Rigoureux, parce que :
Les exigences en matière de lutte contre le blanchiment et de connaissance du client sont particulièrement élevées pour les non-résidents et les structures internationales. Les autorités examinent en permanence la transparence de la propriété effective et la cohérence économique des flux financiers. Une préparation négligée du dossier peut entraîner des délais considérables, voire un refus d’ouverture.

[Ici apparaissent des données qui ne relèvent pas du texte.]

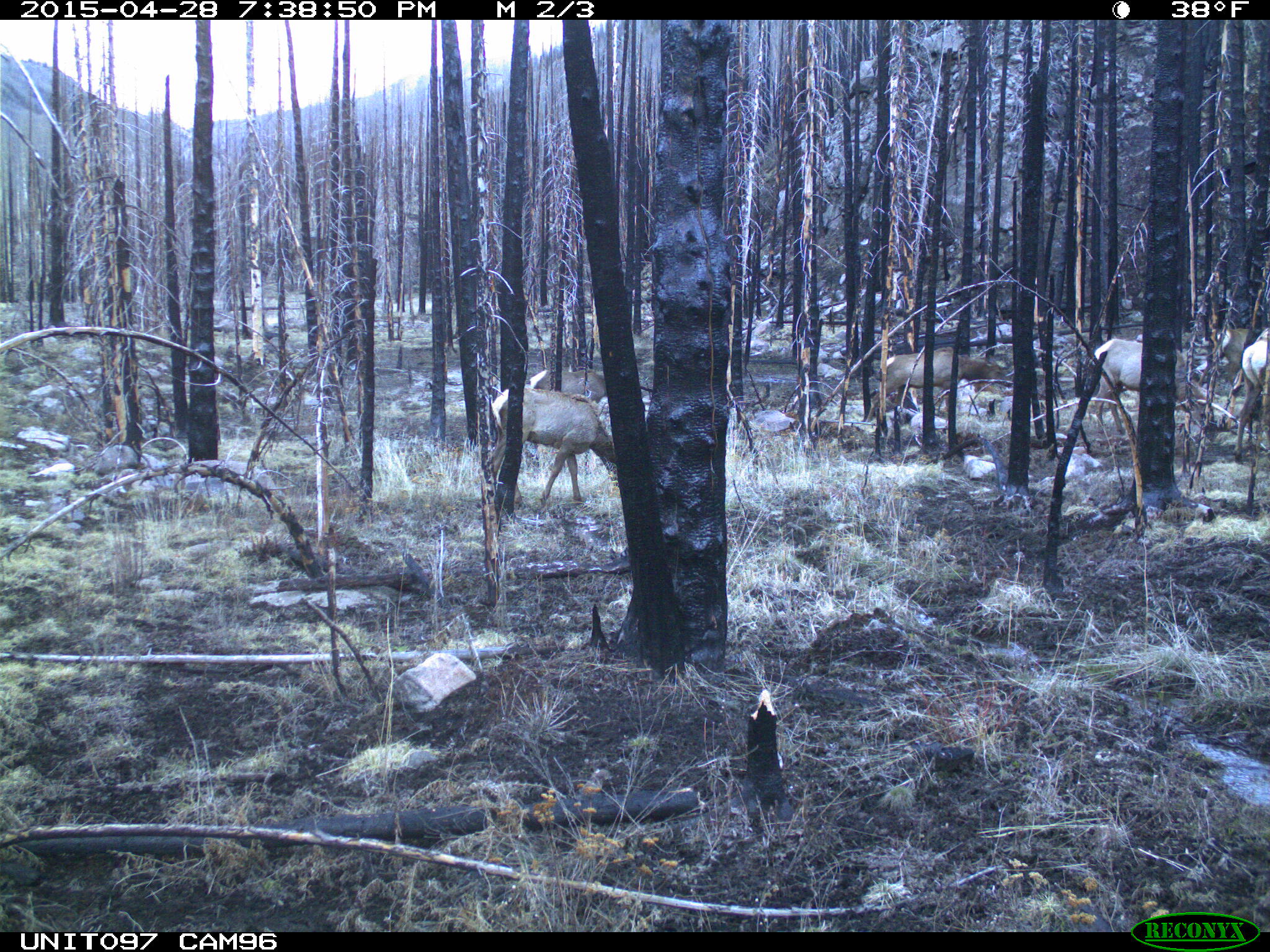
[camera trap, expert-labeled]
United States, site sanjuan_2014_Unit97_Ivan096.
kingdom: Animalia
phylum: Chordata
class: Mammalia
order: Artiodactyla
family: Cervidae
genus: Cervus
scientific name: Cervus elaphus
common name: red deer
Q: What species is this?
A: Cervus elaphus (red deer).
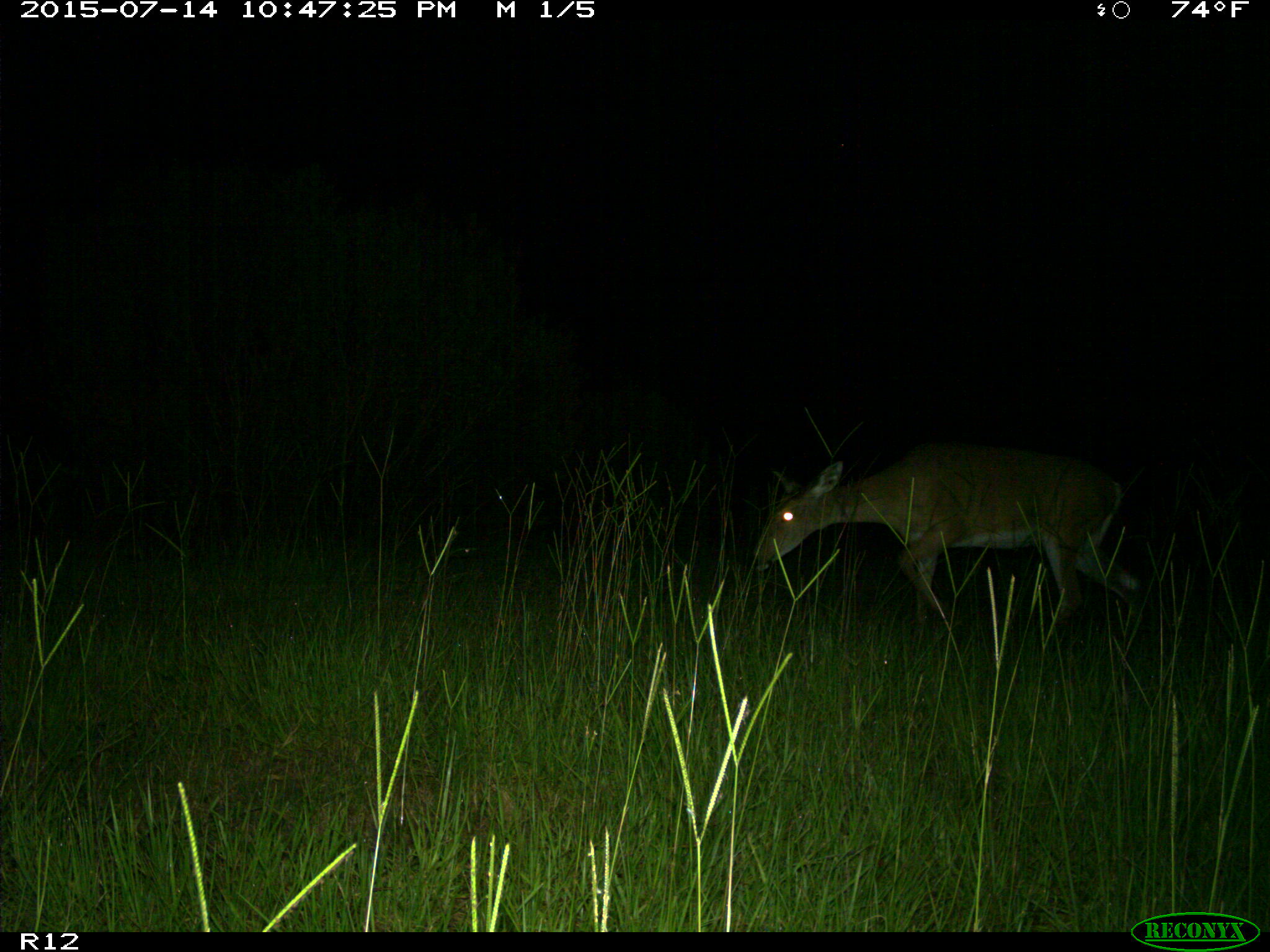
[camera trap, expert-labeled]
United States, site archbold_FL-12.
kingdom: Animalia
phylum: Chordata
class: Mammalia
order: Artiodactyla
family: Cervidae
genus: Odocoileus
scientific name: Odocoileus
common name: deer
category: unidentified deer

Pour les entrepreneurs prêts à jouer le jeu de la transparence, à investir un minimum de temps et de moyens dans la structuration de leur dossier, Madère reste l’une des options les plus intéressantes d’Europe pour combiner optimisation fiscale, stabilité juridique et accès à un système bancaire moderne. Le compte bancaire d’entreprise n’est alors plus qu’un élément, certes central, d’une stratégie globale d’implantation dans un environnement déjà très internationalisé.